Когда мы дошли до страстной сцены между Терезой и Яковом, он не решался читать далее. Я напрасно настаивала, он не хотел продолжать; он не мог скрыть своего волнения; чувство, раздраженное чтением, рвалось наружу. Может быть, и я, потеряв терпение, довела его до неизбежного признания, которого он боялся. Наконец, он открылся — у меня не хватило ни слов, ни силы; молча я подала ему руку, мы разговаривали только глазами. Он любит меня; я почувствовала бы, если бы он лгал: притворство обнаружилось бы в словах, в движениях, но нет, он любит меня! А я… зачем писать? Я люблю его также горячо и всегда буду любить. Пишу эти слова, и у меня потемнело в глазах: человек часто в жизни произносит это слово всегда, но оно бывает так непродолжительно. Грустно, печально, страшно даже на пороге самого счастья!

На другой день мы увиделись только вечером; он приехал с конюшим. Старик целый день провел в Западлисках, но о вчерашнем разговоре ничего не знал. Я встретила их с радостным и сияющим лицом; конюший, посмотрев на меня, вероятно, догадался, потому что все это время он упрекал меня, что я грущу. Действительно, я просияла от радости и помолодела, — такая быстрая перемена не могла быть без причины. Конюший, заметив это, сказал мне мимоходом:

— А может быть, уже сделано предложение?

— Отгадайте? — спросила я шутя.

— Ты готова сама броситься на шею! — сказал он нахмурившись.

— Я? Нет!

— Так он дерзкий! Этого-то я не ожидал.

Чуть заметная грусть и ревность выразились на его лице.

— И так он отнимает тебя! — воскликнул старик. — Ты не будешь любить меня. Он все еще сердится, я сделал ему столько зла!

— Пан Юрий, — возразила я, — вы ведь любите пана конюшего и не помните зла?

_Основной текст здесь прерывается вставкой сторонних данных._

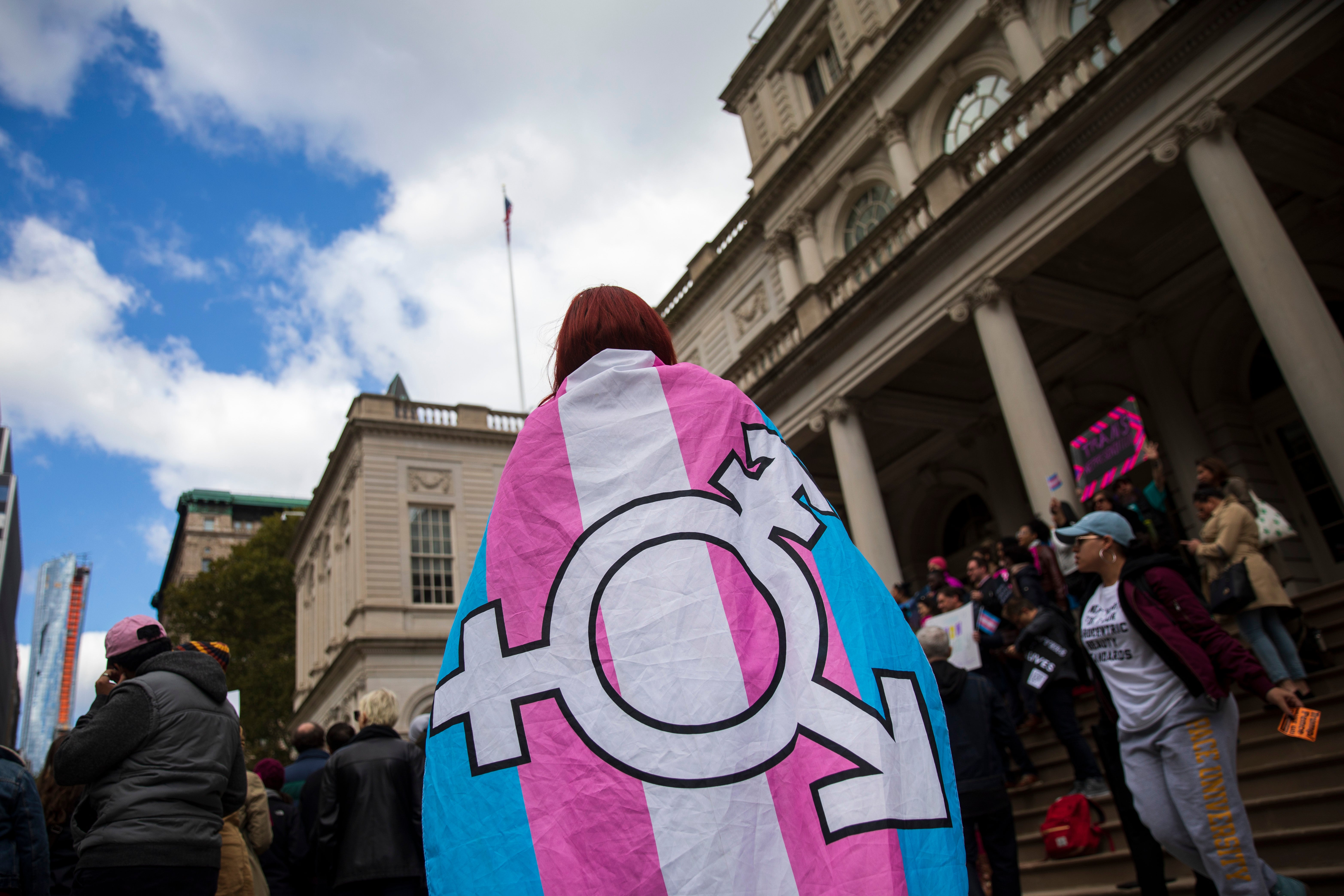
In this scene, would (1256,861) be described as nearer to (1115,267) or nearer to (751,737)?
(751,737)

Этот неожиданный вопрос озадачил Юрия.

— Без всякого сомнения, я уважаю деда и не помню зла, которое он сделал мне.

— О, нет! Не верю, — ответил конюший, качая головой, — ведь я немало насолил тебе. Теперь нечего вспоминать старое, не правда ли?

— Как теперь? — спросил Юрий.

— Неужели ты думаешь, что я ничего не знаю?

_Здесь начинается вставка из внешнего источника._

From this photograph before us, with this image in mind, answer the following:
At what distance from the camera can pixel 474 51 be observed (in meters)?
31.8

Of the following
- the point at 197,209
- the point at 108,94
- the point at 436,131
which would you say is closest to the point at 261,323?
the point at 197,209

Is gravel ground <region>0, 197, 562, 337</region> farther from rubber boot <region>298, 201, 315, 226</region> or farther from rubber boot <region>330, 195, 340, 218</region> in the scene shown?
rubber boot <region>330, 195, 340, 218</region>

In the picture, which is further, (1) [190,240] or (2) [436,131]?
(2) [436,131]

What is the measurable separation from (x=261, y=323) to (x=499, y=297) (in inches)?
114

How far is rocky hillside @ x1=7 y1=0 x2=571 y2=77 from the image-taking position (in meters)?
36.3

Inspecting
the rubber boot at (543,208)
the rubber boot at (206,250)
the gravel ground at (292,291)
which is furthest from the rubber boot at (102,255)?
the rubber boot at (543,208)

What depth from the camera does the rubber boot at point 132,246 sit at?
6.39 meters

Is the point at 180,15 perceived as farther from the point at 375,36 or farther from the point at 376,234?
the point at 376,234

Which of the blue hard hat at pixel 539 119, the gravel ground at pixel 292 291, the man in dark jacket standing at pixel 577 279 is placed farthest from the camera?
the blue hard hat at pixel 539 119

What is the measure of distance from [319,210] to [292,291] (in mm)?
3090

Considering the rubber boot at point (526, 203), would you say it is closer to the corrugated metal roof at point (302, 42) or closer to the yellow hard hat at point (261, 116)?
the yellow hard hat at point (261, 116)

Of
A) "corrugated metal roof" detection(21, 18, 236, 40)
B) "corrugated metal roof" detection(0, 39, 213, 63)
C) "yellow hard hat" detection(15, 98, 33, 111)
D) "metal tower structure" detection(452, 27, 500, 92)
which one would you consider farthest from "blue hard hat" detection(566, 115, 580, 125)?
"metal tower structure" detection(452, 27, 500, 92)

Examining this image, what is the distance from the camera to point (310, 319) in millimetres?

У старого, почтенного Немврода навернулись слезы на глазах.

— Слушай, хлопец, — сказал он серьезно, — против воли Божией не пойдешь, я напрасно ломал бы голову, чтобы разорвать то, что Бог сказал: видно, судьба! Но помни, помни, что это не пустая шутка! Бог дает тебе просто ангела, а не женщину: умную, с характером, красивую, добрую, и если ты не постараешься быть достойным ее, ну, так, знай… если ты не сделаешь ее счастливой, как Бог на небе — отомщу, помни это, о, безжалостно отомщу!

Юрий поцеловал его в плечо; они обнялись; конюший заплакал, потом сел около стола и задумался.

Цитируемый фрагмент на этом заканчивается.